Melalui Instagram pada hari Senin, Bieber memposting beberapa Story yang menasihati para penggemarnya agar tidak membeli merchandise yang telah dijual oleh H&M.
"Saya tidak menyetujui koleksi merchandise apa pun yang mereka taruh di H&M...semua tanpa izin dan persetujuan saya astaga. Saya tidak akan membelinya jika saya jadi Anda, (sic)" tulisnya, menyebutnya "sampah" di Story lain.
Detail
H&M mengklaim telah meminta persetujuan
Menurut laporan media yang mengutip perwakilan dari H&M, merek pakaian tersebut, dalam pembelaannya, mengatakan bahwa sebelum merilis koleksinya, mereka mengikuti prosedur persetujuan yang tepat.
Sementara itu, merek tersebut sedang berjuang dengan penjualan yang lemah akhir-akhir ini. Namun, pihaknya menargetkan menggandakan penjualannya dalam tujuh hingga delapan tahun ke depan, pada akhir tahun 2030.
Detail
H&M sering terlibat di tengah-tengah kontroversi
Merek pakaian ini bukanlah pihak baru dalam kontroversi.

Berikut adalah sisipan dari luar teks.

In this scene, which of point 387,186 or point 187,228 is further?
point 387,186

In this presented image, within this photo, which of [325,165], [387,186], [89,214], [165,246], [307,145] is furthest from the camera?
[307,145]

Sebelum Bieber menuduh bahwa merchandise tersebut dirilis tanpa meminta persetujuannya, merek tersebut mengalami kesulitan atas moral dan etika terkait perlakuan terhadap karyawannya.
Berbagai laporan online di masa lalu menuduh mereka melanggar undang-undang perburuhan karyawannya di provinsi Xinjiang, Tiongkok.